Please retype the entries below word for word, keeping every number, bracket, and punctuation mark unchanged.

(Entries from a dataset)
-*-

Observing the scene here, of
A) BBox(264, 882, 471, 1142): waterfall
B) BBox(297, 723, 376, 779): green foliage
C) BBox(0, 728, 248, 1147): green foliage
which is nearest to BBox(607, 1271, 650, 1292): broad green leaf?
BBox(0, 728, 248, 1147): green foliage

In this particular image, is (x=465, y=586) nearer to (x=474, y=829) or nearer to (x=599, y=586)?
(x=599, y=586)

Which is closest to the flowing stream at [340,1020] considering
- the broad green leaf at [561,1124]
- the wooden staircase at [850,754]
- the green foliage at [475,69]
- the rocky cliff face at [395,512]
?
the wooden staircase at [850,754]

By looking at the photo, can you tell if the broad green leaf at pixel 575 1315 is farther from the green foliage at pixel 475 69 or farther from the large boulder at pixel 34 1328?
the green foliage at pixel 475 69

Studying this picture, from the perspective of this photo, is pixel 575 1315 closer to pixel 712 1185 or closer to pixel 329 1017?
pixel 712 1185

-*-

● **Reply to the exercise**
Observing the scene here, of
A) BBox(264, 882, 471, 1142): waterfall
B) BBox(297, 723, 376, 779): green foliage
C) BBox(0, 728, 248, 1147): green foliage
which is nearest to BBox(607, 1271, 650, 1292): broad green leaf?
BBox(0, 728, 248, 1147): green foliage

In this particular image, is (x=465, y=586) nearer to (x=474, y=829) or nearer to (x=599, y=586)?
(x=599, y=586)

Which is closest to the flowing stream at [340,1020] considering
- the broad green leaf at [561,1124]
- the wooden staircase at [850,754]
- the green foliage at [475,69]
- the rocky cliff face at [395,512]
?
the wooden staircase at [850,754]

By looking at the photo, can you tell if the broad green leaf at pixel 575 1315 is farther from the green foliage at pixel 475 69 or farther from the large boulder at pixel 34 1328?
the green foliage at pixel 475 69

Studying this picture, from the perspective of this photo, is pixel 575 1315 closer to pixel 712 1185 or closer to pixel 329 1017?
pixel 712 1185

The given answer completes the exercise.